Park Seon-kwan

Personal information
- Nationality: South Korea
- Born: January 16, 1991 (age 35) Gyeonggi-do, South Korea
- Height: 1.83 m (6 ft 0 in)
- Weight: 71 kg (157 lb)

Korean name
- Hangul: 박선관
- RR: Bak Seongwan
- MR: Pak Sŏn'gwan

Sport
- Sport: Swimming
- Strokes: Freestyle, backstroke
- College team: Korea National Sports University

Medal record
Men's swimming
Representing South Korea
Asian Games
| Bronze medal – third place | 2010 Guangzhou | 4×100 m freestyle |
East Asian Games
| Silver medal – second place | 2009 Hong Kong | 100 m backstroke |
| Silver medal – second place | 2009 Hong Kong | 200 m backstroke |

= Park Seon-kwan =

South Korean swimmer (born 1991)

Park Seon-kwan (born January 16, 1991, in Gyeonggi-do) is a South Korean swimmer, who specialized in backstroke events. He won a bronze medal, as a member of the South Korean swimming team, in the 400 m freestyle relay at the 2010 Asian Games in Guangzhou, China. He also collected two silver medals in the 100 and 200 m backstroke at the 2009 East Asian Games in Hong Kong, China. Park is a member of the swimming team at Korea National Sports University in Seoul.

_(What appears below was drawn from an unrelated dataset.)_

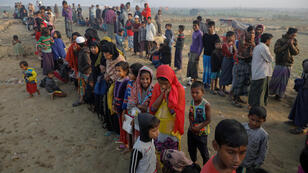لاجئون أطفال من الروهينغا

Park qualified for the men's 100 m backstroke at the 2012 Summer Olympics in London, by clearing a FINA B-standard entry time of 55.39 at the FINA World Championships in Shanghai, China. He challenged seven other swimmers in the second heat, including Olympic veterans Omar Pinzón of Colombia and former bronze medalist George Bovell of Trinidad and Tobago. Park edged out Russian-born swimmer Alexandr Tarabrin of Kazakhstan to take a fifth spot by four hundredths of a second (0.04), with a time of 55.51 seconds. Park failed to advance into the semifinals, as he placed thirty-sixth overall in the preliminary heats.